▸ **Text extract**:
Building llama.cpp with Intel OneMKL can provide significant performance improvements on Intel CPUs by utilizing the AVX_VNNI instruction set, even on processors that do not support AVX512. This guide will walk you through the process.

Please note that this build configuration does not support Intel GPU. For Intel GPU support, please refer to llama.cpp for SYCL.

My CPU

I am using a DELL Latitude 13” 7340 I7 1365 with 16GB of RAM. It has Intel Iris and vPro extension. My CPU only comes with avx avx2 avx_vnni extensions. This ain’t CUDA nor ROCm. Fortunately, Intel has something to offer.

Install Intel OneMKL Library.

NOTE: This will install a total of 17GB of toolkits.

These commands are based on the article in Intel OneMKL offline installation via command line

I added -c in the wget command so we can continue if we get disconnected from the download.

wget -c https://registrationcenter-download.intel.com/akdlm/IRC_NAS/3b7a16b3-a7b0-460f-be16-de0d64fa6b1e/intel-oneapi-base-toolkit-2025.2.1.44_offline.sh

sudo sh ./intel-oneapi-base-toolkit-2025.2.1.44_offline.sh -a --silent --cli --eula accept

For detailed and up-to-date requirements, please refer to the official Intel oneAPI Base Toolkit documentation.

Install Additional Dependencies

I’m using Ubuntu 25.04, but this is actually commands for other versions of Ubuntu.

▸ **The tasks**:
1 – Answer these questions about the llama.cpp build guide above, one line each:
(a) Which instruction set does building with Intel OneMKL use to improve performance on Intel CPUs?
(b) What total size of toolkits does the install put on the machine?
(c) Why was -c added to the wget command?
2 – List every option passed to the installer script in the sudo command of the llama.cpp build guide.
3 – Pick up the llama.cpp build guide at the point where it stops and carry on writing it.

▸ **Data excerpt**:
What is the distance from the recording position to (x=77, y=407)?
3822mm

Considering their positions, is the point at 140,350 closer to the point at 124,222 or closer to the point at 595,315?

▸ **Answers**:
1 –
(a) AVX_VNNI.
(b) 17GB.
(c) So the download can continue after a disconnection.

2 –
-a
--silent
--cli
--eula accept

3 –
sudo apt update
sudo apt -y install cmake pkg-config build-essential
sudo apt -y install libcurlpp-dev
sudo apt -y install libjemalloc-dev

cmake: Build system generator for configuring and compiling llama.cpp projects. • pkg-config: Tool for managing library compile/link flags, essential for dependency resolution. • build-essential: Meta-package providing core build tools (gcc, g++, make) for C/C++ compilation. • libcurlpp-dev: C++ wrapper for libcurl, enabling HTTP requests (e.g., downloading models from Hugging Face). • libjemalloc-dev: Development headers for jemalloc, a high-performance memory allocator for better memory management.

NOTE: I did a comparison between jemalloc, tcmalloc, hoard, ptmalloc few years back and found out that jemalloc is the most stable and powerful of all for managing memory. Memory fragmentation is the enemy of app with exhaustive memory usage like llama.cpp.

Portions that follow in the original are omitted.